Items from a spatial question set:
★ ★ ★ ★ ★ ★ ★

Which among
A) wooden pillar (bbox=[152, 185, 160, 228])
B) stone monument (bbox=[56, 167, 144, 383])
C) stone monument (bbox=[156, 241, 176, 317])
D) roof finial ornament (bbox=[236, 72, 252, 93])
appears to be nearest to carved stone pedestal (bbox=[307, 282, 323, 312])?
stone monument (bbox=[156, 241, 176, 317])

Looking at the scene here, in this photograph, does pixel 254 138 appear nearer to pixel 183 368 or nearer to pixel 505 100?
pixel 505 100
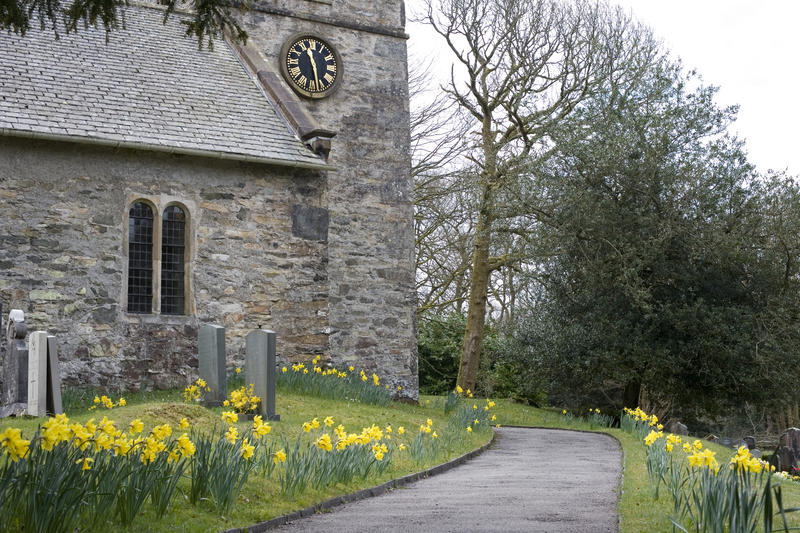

★ ★ ★ ★ ★ ★ ★

### EXERCISE DESCRIPTION
Render every line of the items above as a numbered list, omitting blank lines and the pictures.

### FINAL RESULT
1. Which among
2. A) wooden pillar (bbox=[152, 185, 160, 228])
3. B) stone monument (bbox=[56, 167, 144, 383])
4. C) stone monument (bbox=[156, 241, 176, 317])
5. D) roof finial ornament (bbox=[236, 72, 252, 93])
6. appears to be nearest to carved stone pedestal (bbox=[307, 282, 323, 312])?
7. stone monument (bbox=[156, 241, 176, 317])
8. Looking at the scene here, in this photograph, does pixel 254 138 appear nearer to pixel 183 368 or nearer to pixel 505 100?
9. pixel 505 100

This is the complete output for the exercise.